» **Supplied material**:
»»

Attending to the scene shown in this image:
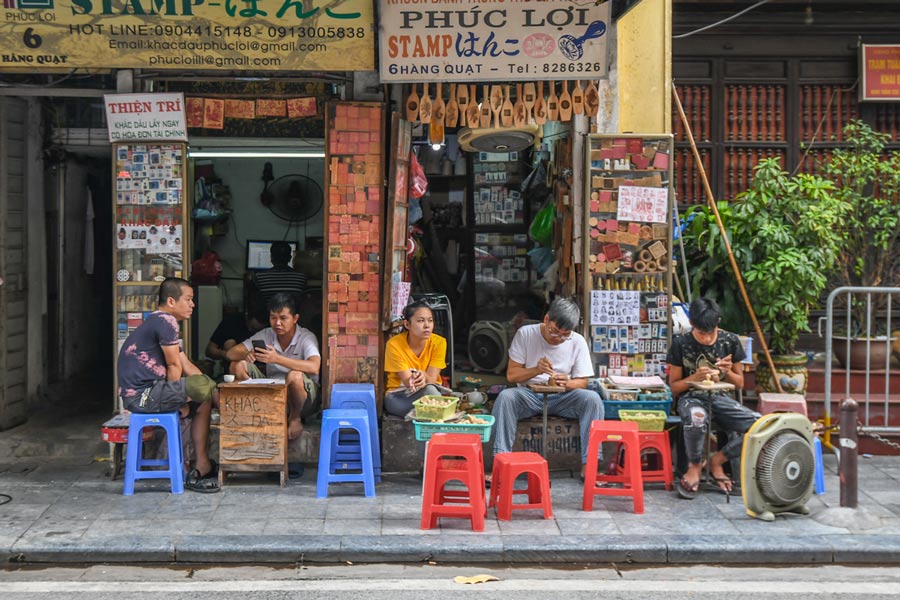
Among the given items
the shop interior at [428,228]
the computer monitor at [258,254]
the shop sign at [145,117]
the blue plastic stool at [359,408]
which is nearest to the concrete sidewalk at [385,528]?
the blue plastic stool at [359,408]

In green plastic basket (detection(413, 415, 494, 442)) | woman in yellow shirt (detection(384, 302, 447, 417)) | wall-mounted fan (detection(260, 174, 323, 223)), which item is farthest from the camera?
wall-mounted fan (detection(260, 174, 323, 223))

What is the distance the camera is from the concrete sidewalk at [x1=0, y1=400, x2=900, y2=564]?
6094mm

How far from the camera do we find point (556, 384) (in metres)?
7.43

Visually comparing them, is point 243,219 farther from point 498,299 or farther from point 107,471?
point 107,471

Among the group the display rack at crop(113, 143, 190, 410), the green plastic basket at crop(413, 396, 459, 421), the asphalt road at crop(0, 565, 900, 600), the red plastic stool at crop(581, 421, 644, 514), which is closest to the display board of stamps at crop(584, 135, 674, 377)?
the red plastic stool at crop(581, 421, 644, 514)

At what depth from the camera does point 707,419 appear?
735cm

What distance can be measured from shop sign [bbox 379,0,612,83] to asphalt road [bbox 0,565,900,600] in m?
3.97

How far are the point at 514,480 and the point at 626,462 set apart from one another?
90 cm

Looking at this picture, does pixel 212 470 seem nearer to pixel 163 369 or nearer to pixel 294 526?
pixel 163 369

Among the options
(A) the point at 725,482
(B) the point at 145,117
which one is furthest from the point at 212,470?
(A) the point at 725,482

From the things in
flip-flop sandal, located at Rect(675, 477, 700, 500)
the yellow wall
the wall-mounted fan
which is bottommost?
flip-flop sandal, located at Rect(675, 477, 700, 500)

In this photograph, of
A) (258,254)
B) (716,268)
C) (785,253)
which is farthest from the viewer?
(258,254)

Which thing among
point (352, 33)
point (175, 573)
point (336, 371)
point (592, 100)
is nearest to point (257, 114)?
point (352, 33)

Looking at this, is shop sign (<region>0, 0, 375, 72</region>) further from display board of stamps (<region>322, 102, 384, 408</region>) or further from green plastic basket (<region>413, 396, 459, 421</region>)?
green plastic basket (<region>413, 396, 459, 421</region>)
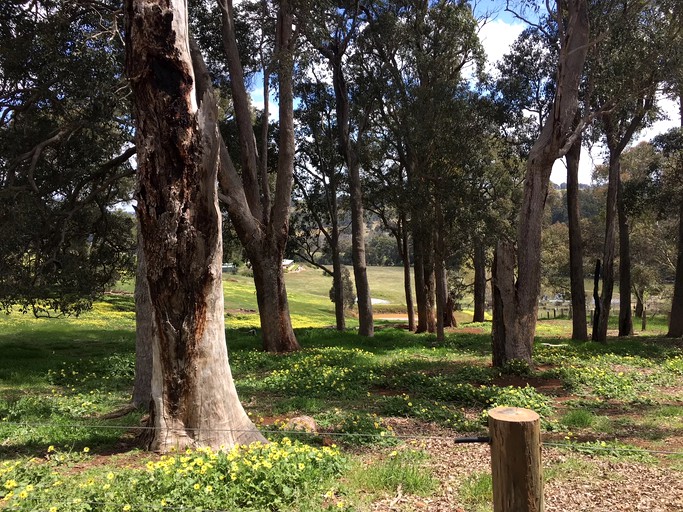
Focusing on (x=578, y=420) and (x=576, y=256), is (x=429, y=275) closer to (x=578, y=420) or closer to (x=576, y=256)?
(x=576, y=256)

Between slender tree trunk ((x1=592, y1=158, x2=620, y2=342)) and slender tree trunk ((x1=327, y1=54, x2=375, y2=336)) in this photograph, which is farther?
slender tree trunk ((x1=327, y1=54, x2=375, y2=336))

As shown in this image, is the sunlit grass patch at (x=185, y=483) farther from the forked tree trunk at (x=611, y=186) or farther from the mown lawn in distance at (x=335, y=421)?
the forked tree trunk at (x=611, y=186)

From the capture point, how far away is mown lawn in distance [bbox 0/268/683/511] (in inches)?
181

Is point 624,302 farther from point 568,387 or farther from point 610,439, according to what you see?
point 610,439

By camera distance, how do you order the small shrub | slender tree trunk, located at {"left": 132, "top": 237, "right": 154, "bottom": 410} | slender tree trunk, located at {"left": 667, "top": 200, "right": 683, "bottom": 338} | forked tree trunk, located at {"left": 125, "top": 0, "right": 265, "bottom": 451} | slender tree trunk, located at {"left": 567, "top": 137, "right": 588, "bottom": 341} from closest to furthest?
forked tree trunk, located at {"left": 125, "top": 0, "right": 265, "bottom": 451} < slender tree trunk, located at {"left": 132, "top": 237, "right": 154, "bottom": 410} < the small shrub < slender tree trunk, located at {"left": 667, "top": 200, "right": 683, "bottom": 338} < slender tree trunk, located at {"left": 567, "top": 137, "right": 588, "bottom": 341}

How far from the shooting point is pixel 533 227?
42.6ft

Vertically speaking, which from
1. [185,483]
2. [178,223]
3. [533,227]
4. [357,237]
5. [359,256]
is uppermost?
[357,237]

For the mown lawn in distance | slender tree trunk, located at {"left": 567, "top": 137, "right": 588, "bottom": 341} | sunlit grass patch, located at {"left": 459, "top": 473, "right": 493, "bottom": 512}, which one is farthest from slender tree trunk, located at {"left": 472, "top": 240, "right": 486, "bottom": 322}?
sunlit grass patch, located at {"left": 459, "top": 473, "right": 493, "bottom": 512}

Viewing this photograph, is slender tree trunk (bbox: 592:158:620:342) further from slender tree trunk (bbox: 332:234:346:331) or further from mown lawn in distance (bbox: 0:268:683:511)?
slender tree trunk (bbox: 332:234:346:331)

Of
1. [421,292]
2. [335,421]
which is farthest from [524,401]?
[421,292]

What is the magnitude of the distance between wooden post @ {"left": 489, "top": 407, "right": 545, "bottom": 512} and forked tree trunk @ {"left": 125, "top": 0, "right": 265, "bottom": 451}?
3.51 metres

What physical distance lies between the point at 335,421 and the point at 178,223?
3.85 m

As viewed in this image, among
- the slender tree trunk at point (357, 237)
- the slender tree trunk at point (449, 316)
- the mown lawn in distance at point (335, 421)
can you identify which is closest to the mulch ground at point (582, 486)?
the mown lawn in distance at point (335, 421)

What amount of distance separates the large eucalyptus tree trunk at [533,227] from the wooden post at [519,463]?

««

» **Prompt**: Locate "How far from the shooting" in the material, then quote the line that contains it and all lines after it through the final one.

» **Solution for this exercise**:
How far from the shooting point is pixel 533 227?
42.6ft

Vertically speaking, which from
1. [185,483]
2. [178,223]
3. [533,227]
4. [357,237]
5. [359,256]
is uppermost?
[357,237]

For the mown lawn in distance | slender tree trunk, located at {"left": 567, "top": 137, "right": 588, "bottom": 341} | sunlit grass patch, located at {"left": 459, "top": 473, "right": 493, "bottom": 512}, which one is farthest from slender tree trunk, located at {"left": 472, "top": 240, "right": 486, "bottom": 322}?
sunlit grass patch, located at {"left": 459, "top": 473, "right": 493, "bottom": 512}

Viewing this photograph, is slender tree trunk (bbox: 592:158:620:342) further from slender tree trunk (bbox: 332:234:346:331) or further from mown lawn in distance (bbox: 0:268:683:511)?
slender tree trunk (bbox: 332:234:346:331)

Of
1. [421,292]
2. [335,421]
which is farthest from [524,401]?
[421,292]

What is the magnitude of the distance between wooden post @ {"left": 489, "top": 407, "right": 545, "bottom": 512} and forked tree trunk @ {"left": 125, "top": 0, "right": 265, "bottom": 451}?
3.51 metres

What physical distance lies between the point at 335,421 and the point at 178,223?
3.85 m

As viewed in this image, among
- the slender tree trunk at point (357, 237)
- the slender tree trunk at point (449, 316)
- the mown lawn in distance at point (335, 421)
can you identify which is closest to the mulch ground at point (582, 486)?
the mown lawn in distance at point (335, 421)

What amount of distance separates the large eucalyptus tree trunk at [533,227] from the wooden post at [519,463]?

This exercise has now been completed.